Thankfully, without taking anything forgranted, my heart seems to be in quite a settled place right now. It has certainly had its fair share of ups and downs over the years but it has stood by me and served me pretty well all things considered. Since having had my two children life has calmed down A LOT and affairs of the heart have settled so that I am now most gratefully in a position to give back to my heart and reward it for sticking by me through heartaches and heartbreaks and all that being an emotional being entails.
With it being Valentine’s Day this week, I have centred my yoga classes on “opening our hearts” thus including so-called heart-opening asanas and just generally drawing our attention to the heart chakra, the anahata chakra, and the area of the heart in general. I don’t always necessarily ‘theme’ my classes, I find sometimes you start with an idea and can build a class around it, but with it being Valentine’s Day this week I figured it would be a perfect opportunity to pay a little attention to this important part of our bodies.
In yoga, the heart represents one’s capacity to connect with the world through relationships with other living beings, be they friends, family, pets, work colleagues and generally any one we meet in our day-to-day lives. Equally the anatomical area of the heart is represented by the upper chest and the back so heart-opening sequences would work to target both elements, opening us up spiritually and emotionally in relation to our heart and opening up the physical area too.
There are two main elements to a heart-opening sequence, the first being conscious breathing. By breathing deeply and fully we are creating more flexibility in the rib-cage and physically opening the area of the body where the breath is concentrated. A breathing practice such as the full yogic breath where we breathe in and out through our nostrils filling the lungs from the bottom to the top, starting with the abdomen into the chest then the collar bone region and then exhaling in the same direction, is a great way to encourage deeper and more focussed breathing as well as focussing the mind away from other thoughts. Short, shallow breaths are often characteristic of stressful and negative emotions so by breathing consciously and deeply we are opening our hearts and freeing ourselves from these negative emotions.
The second key element to a heart-opening sequence are backbends as these create space inside the chest by opening and stretching the upper body. It is important, however, to remember to breathe slowly and deeply while in these postures in order to deeply maximise their effects. These could include Upward Facing Dog (Urdhva Mukha Svanasana), Locust (Salabasana), Supported Bridge (Setu Bandha Sarvangasana) or Camel (Ustrasana) amongst many others of course, all of which will work effectively towards opening and expanding the chest area and the front of the body in general. It is important to remember to counter any backbending postures with a suitable forward bend such as Child’s Pose (Balasana).
Clearly a yoga practice needs to be balanced so in addition to conscious breathing and backbends the spine needs to be moved in all six directions: forward, backward, sideways to the left and to the right and twisting to the left and to the right. Ensuring that all these spinal movements are included guarantees a well-rounded practice.

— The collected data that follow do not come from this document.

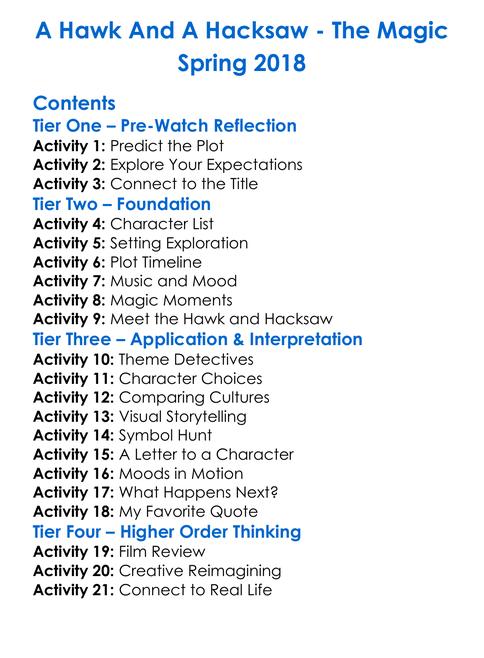 A Hawk And A Hacksaw - The Magic Spring 2018

Contents

Tier One – Pre-Watch Reflection
Activity 1: Predict the Plot
Activity 2: Explore Your Expectations
Activity 3: Connect to the Title

Tier Two – Foundation
Activity 4: Character List
Activity 5: Setting Exploration
Activity 6: Plot Timeline
Activity 7: Music and Mood
Activity 8: Magic Moments
Activity 9: Meet the Hawk and Hacksaw

Tier Three – Application & Interpretation
Activity 10: Theme Detectives
Activity 11: Character Choices
Activity 12: Comparing Cultures
Activity 13: Visual Storytelling
Activity 14: Symbol Hunt
Activity 15: A Letter to a Character
Activity 16: Moods in Motion
Activity 17: What Happens Next?
Activity 18: My Favorite Quote

Tier Four – Higher Order Thinking
Activity 19: Film Review
Activity 20: Creative Reimagining
Activity 21: Connect to Real Life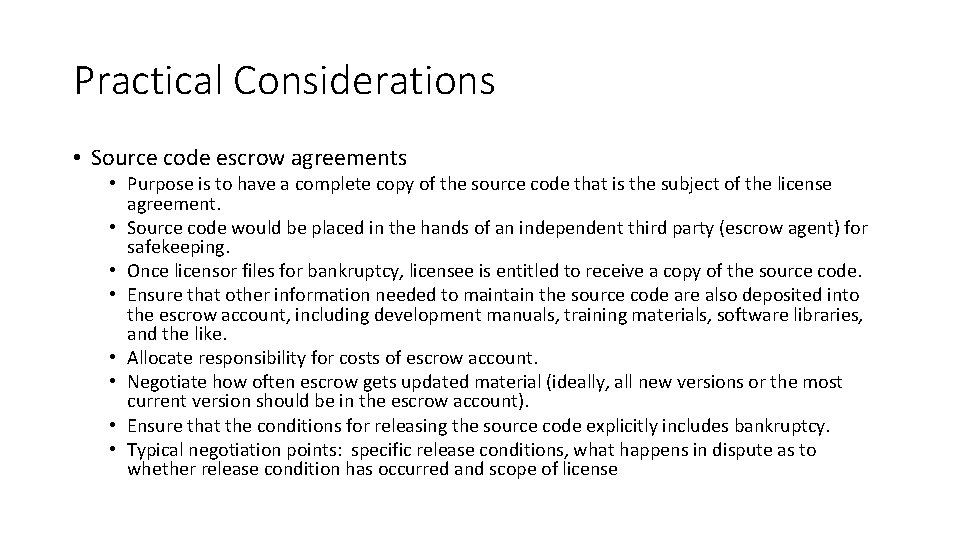 Practical Considerations

• Source code escrow agreements
  • Purpose is to have a complete copy of the source code that is the subject of the license agreement.
  • Source code would be placed in the hands of an independent third party (escrow agent) for safekeeping.
  • Once licensor files for bankruptcy, licensee is entitled to receive a copy of the source code.
  • Ensure that other information needed to maintain the source code are also deposited into the escrow account, including development manuals, training materials, software libraries, and the like.
  • Allocate responsibility for costs of escrow account.
  • Negotiate how often escrow gets updated material (ideally, all new versions or the most current version should be in the escrow account).
  • Ensure that the conditions for releasing the source code explicitly includes bankruptcy.
  • Typical negotiation points: specific release conditions, what happens in dispute as to whether release condition has occurred and scope of license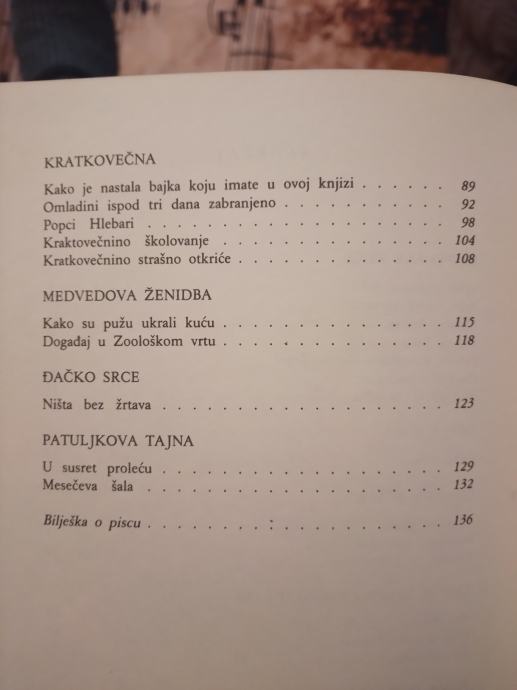 KRATKOVEČNA

Kako je nastala bajka koju imate u ovoj knjizi 89
Omladini ispod tri dana zabranjeno 92
Popci Hlebari 98
Kraktovečnino školovanje 104
Kratkovečnino strašno otkriće 108

MEDVEDOVA ŽENIDBA

Kako su pužu ukrali kuću 115
Događaj u Zoološkom vrtu 118

ĐAČKO SRCE

Ništa bez žrtava 123

PATULJKOVA TAJNA

U susret proleću 129
Mesečeva šala 132

Bilješka o piscu 136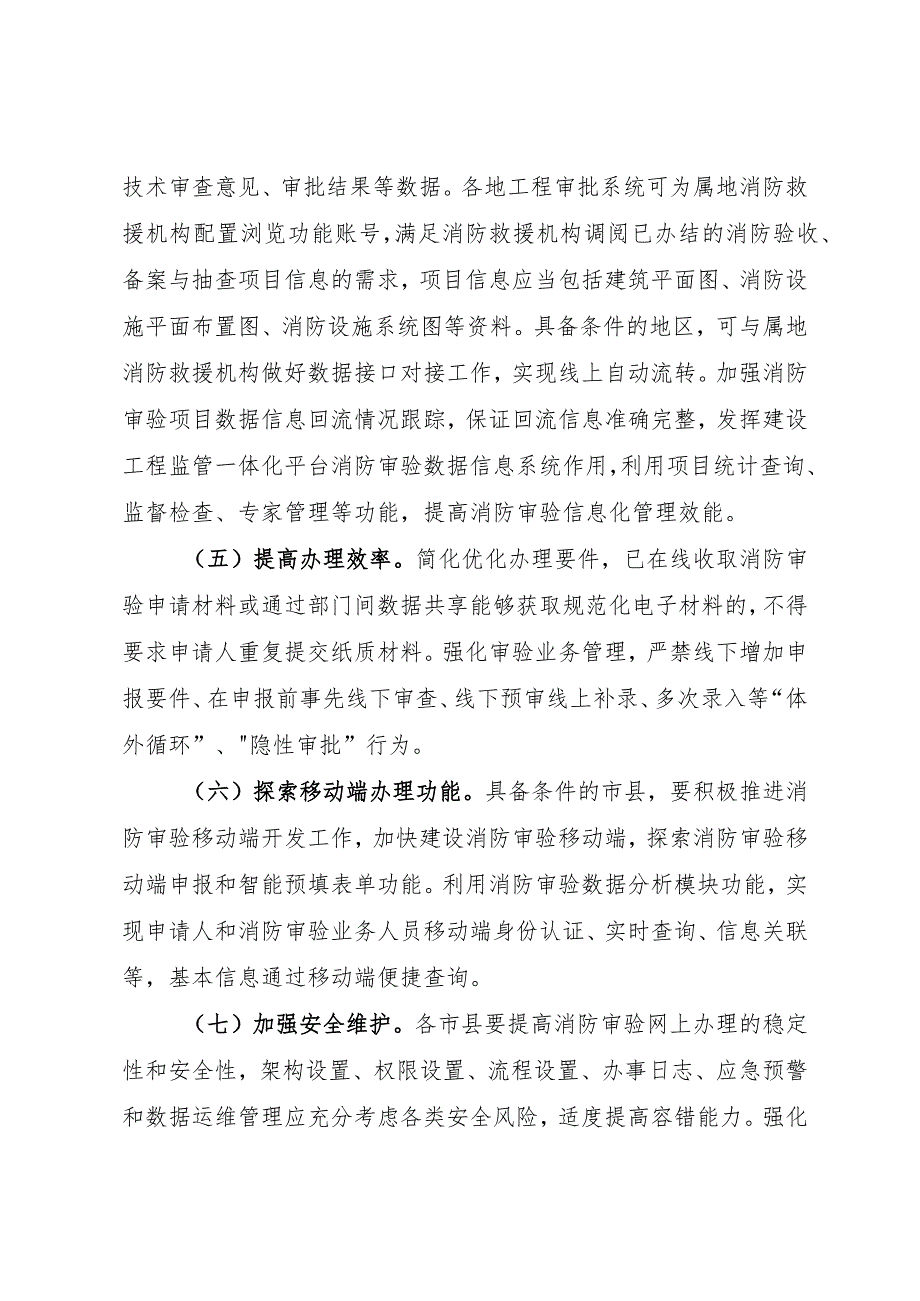 技术审查意见、审批结果等数据。各地工程审批系统可为属地消防救援机构配置浏览功能账号，满足消防救援机构调阅已办结的消防验收、备案与抽查项目信息的需求，项目信息应当包括建筑平面图、消防设施平面布置图、消防设施系统图等资料。具备条件的地区，可与属地消防救援机构做好数据接口对接工作，实现线上自动流转。加强消防审验项目数据信息回流情况跟踪，保证回流信息准确完整，发挥建设工程监管一体化平台消防审验数据信息系统作用，利用项目统计查询、监督检查、专家管理等功能，提高消防审验信息化管理效能。

（五）提高办理效率。简化优化办理要件，已在线收取消防审验申请材料或通过部门间数据共享能够获取规范化电子材料的，不得要求申请人重复提交纸质材料。强化审验业务管理，严禁线下增加申报要件、在申报前事先线下审查、线下预审线上补录、多次录入等“体外循环”、"隐性审批”行为。

（六）探索移动端办理功能。具备条件的市县，要积极推进消防审验移动端开发工作，加快建设消防审验移动端，探索消防审验移动端申报和智能预填表单功能。利用消防审验数据分析模块功能，实现申请人和消防审验业务人员移动端身份认证、实时查询、信息关联等，基本信息通过移动端便捷查询。

（七）加强安全维护。各市县要提高消防审验网上办理的稳定性和安全性，架构设置、权限设置、流程设置、办事日志、应急预警和数据运维管理应充分考虑各类安全风险，适度提高容错能力。强化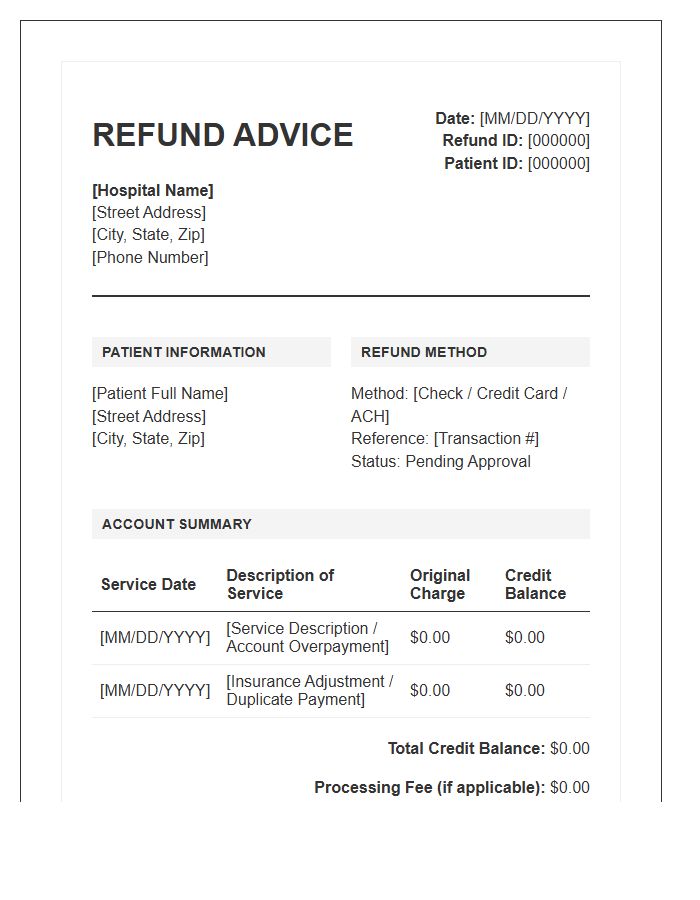 REFUND ADVICE

Date: [MM/DD/YYYY]
Refund ID: [000000]
Patient ID: [000000]

[Hospital Name]
[Street Address]
[City, State, Zip]
[Phone Number]

PATIENT INFORMATION

[Patient Full Name]
[Street Address]
[City, State, Zip]

REFUND METHOD

Method: [Check / Credit Card / ACH]
Reference: [Transaction #]
Status: Pending Approval

ACCOUNT SUMMARY

| Service Date | Description of Service | Original Charge | Credit Balance |
|---|---|---|---|
| [MM/DD/YYYY] | [Service Description / Account Overpayment] | $0.00 | $0.00 |
| [MM/DD/YYYY] | [Insurance Adjustment / Duplicate Payment] | $0.00 | $0.00 |

Total Credit Balance: $0.00

Processing Fee (if applicable): $0.00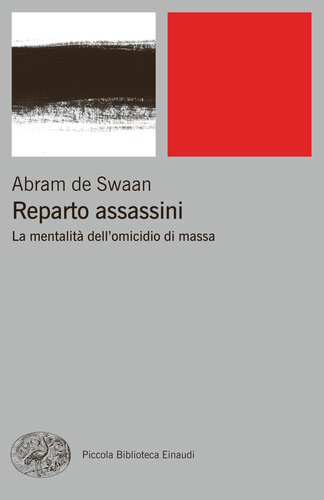 Abram de Swaan
Reparto assassini
La mentalità dell'omicidio di massa

Piccola Biblioteca Einaudi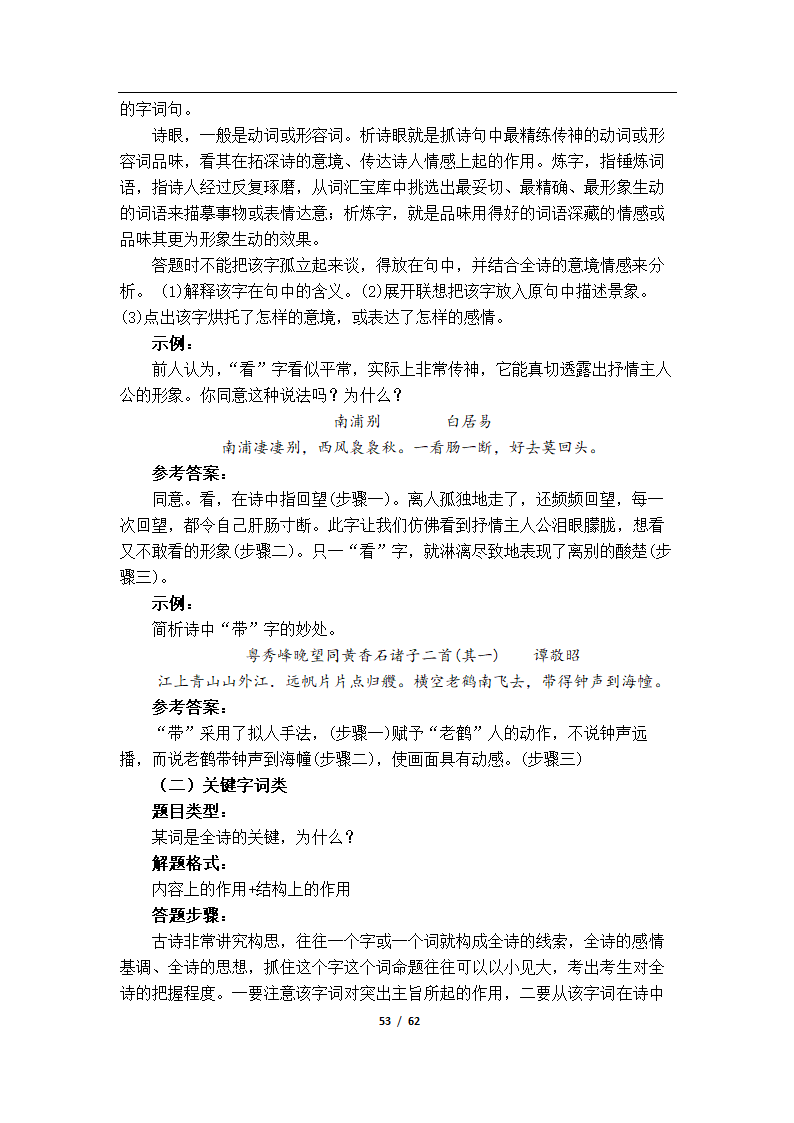 的字词句。

诗眼，一般是动词或形容词。析诗眼就是抓诗句中最精练传神的动词或形容词品味，看其在拓深诗的意境、传达诗人情感上起的作用。炼字，指锤炼词语，指诗人经过反复琢磨，从词汇宝库中挑选出最妥切、最精确、最形象生动的词语来描摹事物或表情达意；析炼字，就是品味用得好的词语深藏的情感或品味其更为形象生动的效果。

答题时不能把该字孤立起来谈，得放在句中，并结合全诗的意境情感来分析。（1)解释该字在句中的含义。(2)展开联想把该字放入原句中描述景象。(3)点出该字烘托了怎样的意境，或表达了怎样的感情。

示例：

前人认为，“看”字看似平常，实际上非常传神，它能真切透露出抒情主人公的形象。你同意这种说法吗？为什么？

南浦别　　　白居易

南浦凄凄别，西风袅袅秋。一看肠一断，好去莫回头。

参考答案：

同意。看，在诗中指回望(步骤一)。离人孤独地走了，还频频回望，每一次回望，都令自己肝肠寸断。此字让我们仿佛看到抒情主人公泪眼朦胧，想看又不敢看的形象(步骤二)。只一“看”字，就淋漓尽致地表现了离别的酸楚(步骤三)。

示例：

简析诗中“带”字的妙处。

粤秀峰晚望同黄香石诸子二首(其一)　　谭敬昭

江上青山山外江，远帆片片点归艭。横空老鹤南飞去，带得钟声到海幢。

参考答案：

“带”采用了拟人手法，(步骤一)赋予“老鹤”人的动作，不说钟声远播，而说老鹤带钟声到海幢(步骤二)，使画面具有动感。(步骤三)

（二）关键字词类

题目类型：

某词是全诗的关键，为什么？

解题格式：

内容上的作用+结构上的作用

答题步骤：

古诗非常讲究构思，往往一个字或一个词就构成全诗的线索，全诗的感情基调、全诗的思想，抓住这个字这个词命题往往可以以小见大，考出考生对全诗的把握程度。一要注意该字词对突出主旨所起的作用，二要从该字词在诗中

53 / 62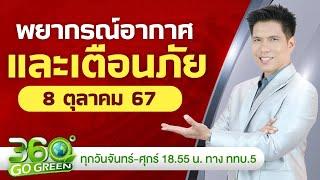 พยากรณ์อากาศ
และเตือนภัย
8 ตุลาคม 67

360°
GO GREEN

ทุกวันจันทร์-ศุกร์ 18.55 น. ทาง ททบ.5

I finished my classes this week with a heart-focussed savasana which felt really special- just encouraging everyone to visualise their hearts and linking their breath to their heart area. Nice sometimes just to draw our attention to different parts of our bodies, almost just to acknowledge what they do for us and to express our gratitude.
I think this heart-focussed week has been particularly relevant to me as backbends have not been a great focus of my personal practice as I tend to find the greatest comfort from forward bends. Now that I am teaching I have to put together well-rounded classes that include all different types of asanas to provide variety for my students and ensure that lesson plans that are not biased by my personal preferences. In reading about how beneficial backbends can be on levels other than simply looking at spinal flexibility it has changed the way I view them and funnily enough I have experienced more ‘opening’ in my backbend practice due to my now embracing them rather than hiding from them. I guess this could be applied to many other aspects of life too!
I hope you all have a wonderful Valentine’s Day, however you choose to celebrate it. Contrary to what society and card shops would have us believe it’s not just about love between people in a relationship, it’s an opportunity to non-judgementally accept yourself and others, to recognise the beauty in yourself and in others and if you have previously not allowed love into your life, then it is an opportunity to create room and space for it in your life and to choose the loving path.